Their voices grew fainter and she and Louise left the great hall. They reached another stone stairway and ascended to the second landing, the third if there were cellars. Silene didn’t know much about the castle.
“Ye have the captain’s pledge,” the serving girl remarked as they walked. “And his eye.”
“We are friends,” Silene was quick to tell her.
“He is verra handsome. Do ye not agree?”
“I’m not blind,” Silene muttered. Was everyone in Dundonald jealous of the captain?
The serving girl smiled and continued leading her away.
When they reached a large, wooden door, Louise gave it a good knock. A woman called out from within.
“Come.”
Louise held open the door and made a path for Silene to enter.
With her pale blonde tresses plaited and pinned up off her long neck and eyes as blue as a clear summer sky, Matilda was beautiful.
“Greetings, my lady,” Silene said boldly, stepping into the room.
Matilda stood from her place at the bedside. “Who are ye?”
Before Silene had a chance to answer, Matilda gasped, recognizing her. “Silene? Silene, is it ye? Oh! ’Tis! Look at ye with all yer beautiful fiery tresses chopped off!”
Silene smiled and took a step toward her for an embrace. She was glad Matilda remembered her. She was only a few years older than Silene, and though Silene had only been here once, four years ago, and for only four days, Matilda had been kind to her, and they became friends.

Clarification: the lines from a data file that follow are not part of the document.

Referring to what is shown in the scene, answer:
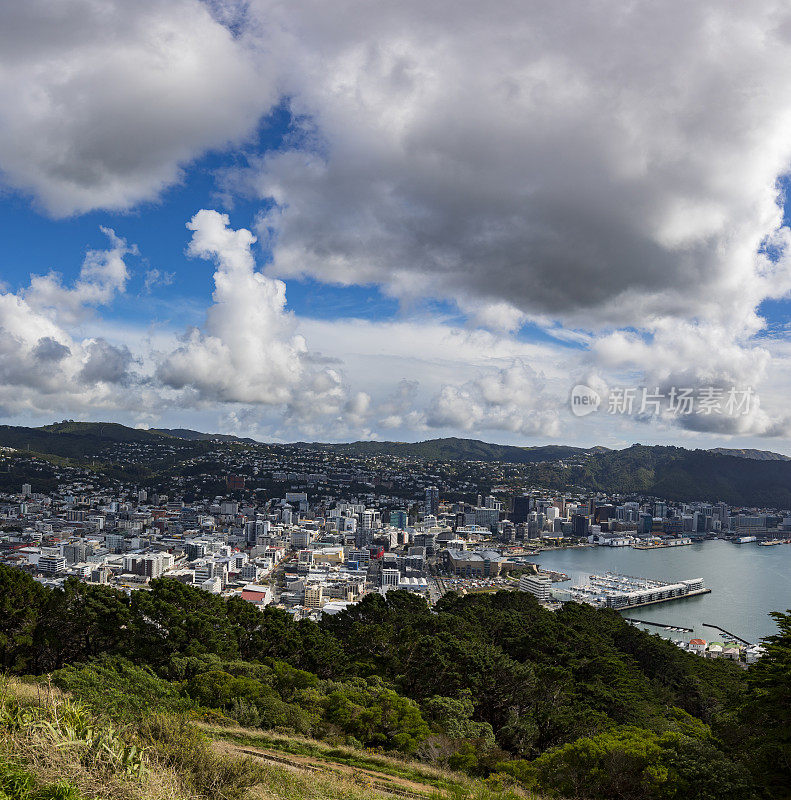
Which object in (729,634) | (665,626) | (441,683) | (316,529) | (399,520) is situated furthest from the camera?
(399,520)

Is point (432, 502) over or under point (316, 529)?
over

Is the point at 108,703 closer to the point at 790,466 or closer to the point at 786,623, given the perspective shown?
the point at 786,623

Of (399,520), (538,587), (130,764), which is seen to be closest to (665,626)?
(538,587)

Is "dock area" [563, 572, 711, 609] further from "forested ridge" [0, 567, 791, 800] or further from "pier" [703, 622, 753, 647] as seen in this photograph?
"forested ridge" [0, 567, 791, 800]

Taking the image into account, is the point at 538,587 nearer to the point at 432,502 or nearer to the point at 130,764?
the point at 130,764

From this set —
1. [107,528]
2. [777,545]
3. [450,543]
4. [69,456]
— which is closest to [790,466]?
[777,545]

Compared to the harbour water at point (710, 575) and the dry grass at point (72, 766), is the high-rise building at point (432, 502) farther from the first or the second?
the dry grass at point (72, 766)

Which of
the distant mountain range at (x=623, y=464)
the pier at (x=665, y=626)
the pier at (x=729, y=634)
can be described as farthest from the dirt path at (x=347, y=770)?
the distant mountain range at (x=623, y=464)
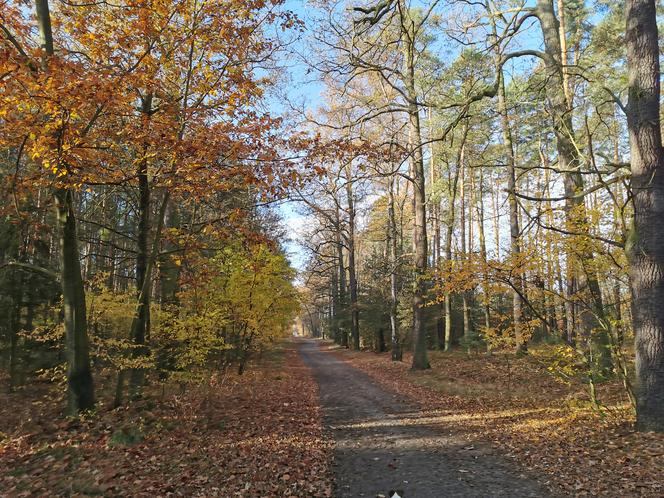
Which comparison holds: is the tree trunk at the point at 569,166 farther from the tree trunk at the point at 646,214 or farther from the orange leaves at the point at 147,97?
the orange leaves at the point at 147,97

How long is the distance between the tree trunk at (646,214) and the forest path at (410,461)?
2585mm

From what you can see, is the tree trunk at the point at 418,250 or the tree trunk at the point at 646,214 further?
the tree trunk at the point at 418,250

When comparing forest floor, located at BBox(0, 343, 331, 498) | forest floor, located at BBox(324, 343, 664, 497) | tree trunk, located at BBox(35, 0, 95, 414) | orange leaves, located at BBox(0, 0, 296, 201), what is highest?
orange leaves, located at BBox(0, 0, 296, 201)

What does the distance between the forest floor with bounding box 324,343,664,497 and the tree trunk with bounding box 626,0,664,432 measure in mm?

“We expected ye yesterday,” Matilda said, coming out of their embrace.
Silene nodded. “We were attacked. We also paid a visit to the captain’s ailing grandsire in Hethersgill, and my prayers—”
“Yer group was attacked?” Matilda gasped. “Was anyone hurt?”
Silene told her what happened. Her uncle’s wife seemed especially relieved to hear that the captain was unharmed.
“Ye traveled all the way to the central Marches, and then what? Ye slept in their home with Captain MacPherson?”